## Your objective
Copy each of the lines below word for word, leaving nothing out.

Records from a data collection
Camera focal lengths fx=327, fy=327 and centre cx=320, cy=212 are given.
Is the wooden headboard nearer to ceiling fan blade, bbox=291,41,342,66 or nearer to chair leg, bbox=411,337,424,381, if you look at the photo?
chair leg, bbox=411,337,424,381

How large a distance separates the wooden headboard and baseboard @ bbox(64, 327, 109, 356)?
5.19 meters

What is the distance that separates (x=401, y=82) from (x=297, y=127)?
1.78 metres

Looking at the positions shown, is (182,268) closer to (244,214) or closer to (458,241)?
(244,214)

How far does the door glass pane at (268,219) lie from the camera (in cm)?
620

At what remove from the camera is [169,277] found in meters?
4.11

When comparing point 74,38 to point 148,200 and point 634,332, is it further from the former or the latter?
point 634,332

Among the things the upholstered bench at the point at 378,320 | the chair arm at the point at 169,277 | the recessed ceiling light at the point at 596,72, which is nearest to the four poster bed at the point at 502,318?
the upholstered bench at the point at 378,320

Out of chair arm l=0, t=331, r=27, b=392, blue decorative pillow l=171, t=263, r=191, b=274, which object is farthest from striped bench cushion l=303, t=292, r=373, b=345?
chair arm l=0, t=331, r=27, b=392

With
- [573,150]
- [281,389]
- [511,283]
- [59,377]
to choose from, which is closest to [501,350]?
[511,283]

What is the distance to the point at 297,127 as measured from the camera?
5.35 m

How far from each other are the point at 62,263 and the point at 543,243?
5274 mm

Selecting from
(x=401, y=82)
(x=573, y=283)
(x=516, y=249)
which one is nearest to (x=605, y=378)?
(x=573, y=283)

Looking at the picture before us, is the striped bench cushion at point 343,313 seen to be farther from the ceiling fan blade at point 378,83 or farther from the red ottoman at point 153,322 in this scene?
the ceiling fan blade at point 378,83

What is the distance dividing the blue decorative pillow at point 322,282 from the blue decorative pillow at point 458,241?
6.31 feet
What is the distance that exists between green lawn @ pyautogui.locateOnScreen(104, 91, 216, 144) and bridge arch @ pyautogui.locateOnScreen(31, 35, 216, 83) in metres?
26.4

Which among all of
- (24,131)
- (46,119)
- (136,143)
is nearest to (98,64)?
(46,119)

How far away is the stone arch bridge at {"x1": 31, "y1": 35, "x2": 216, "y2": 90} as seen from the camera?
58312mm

## Response to the exercise
Camera focal lengths fx=327, fy=327 and centre cx=320, cy=212 are given.
Is the wooden headboard nearer to ceiling fan blade, bbox=291,41,342,66 or nearer to chair leg, bbox=411,337,424,381, if you look at the photo?
chair leg, bbox=411,337,424,381

How large a distance separates the wooden headboard and baseboard @ bbox(64, 327, 109, 356)?
5.19 meters

What is the distance that separates (x=401, y=82) from (x=297, y=127)?
1.78 metres

Looking at the positions shown, is (182,268) closer to (244,214) or closer to (458,241)?
(244,214)

How far does the door glass pane at (268,219) lie from the camera (in cm)?
620

At what remove from the camera is [169,277] found in meters?
4.11

When comparing point 74,38 to point 148,200 and point 634,332, is it further from the former or the latter?
point 634,332

Among the things the upholstered bench at the point at 378,320 | the chair arm at the point at 169,277 | the recessed ceiling light at the point at 596,72, which is nearest to the four poster bed at the point at 502,318?
the upholstered bench at the point at 378,320

Out of chair arm l=0, t=331, r=27, b=392, blue decorative pillow l=171, t=263, r=191, b=274, which object is farthest from striped bench cushion l=303, t=292, r=373, b=345?
chair arm l=0, t=331, r=27, b=392

With
- [573,150]
- [281,389]
- [511,283]
- [59,377]
to choose from, which is closest to [501,350]?
[511,283]

What is the distance to the point at 297,127 as measured from the camera?
5.35 m

How far from each other are the point at 62,263 and the point at 543,243?
5274 mm

Selecting from
(x=401, y=82)
(x=573, y=283)
(x=516, y=249)
which one is nearest to (x=605, y=378)?
(x=573, y=283)

Looking at the picture before us, is the striped bench cushion at point 343,313 seen to be farther from the ceiling fan blade at point 378,83 or farther from the red ottoman at point 153,322 in this scene?
the ceiling fan blade at point 378,83

What is the distance dividing the blue decorative pillow at point 322,282 from the blue decorative pillow at point 458,241?
6.31 feet
What is the distance that exists between green lawn @ pyautogui.locateOnScreen(104, 91, 216, 144) and bridge arch @ pyautogui.locateOnScreen(31, 35, 216, 83) in metres?
26.4

Which among all of
- (24,131)
- (46,119)
- (136,143)
is nearest to (98,64)?
(46,119)

How far away is the stone arch bridge at {"x1": 31, "y1": 35, "x2": 216, "y2": 90} as seen from the camera?
58312mm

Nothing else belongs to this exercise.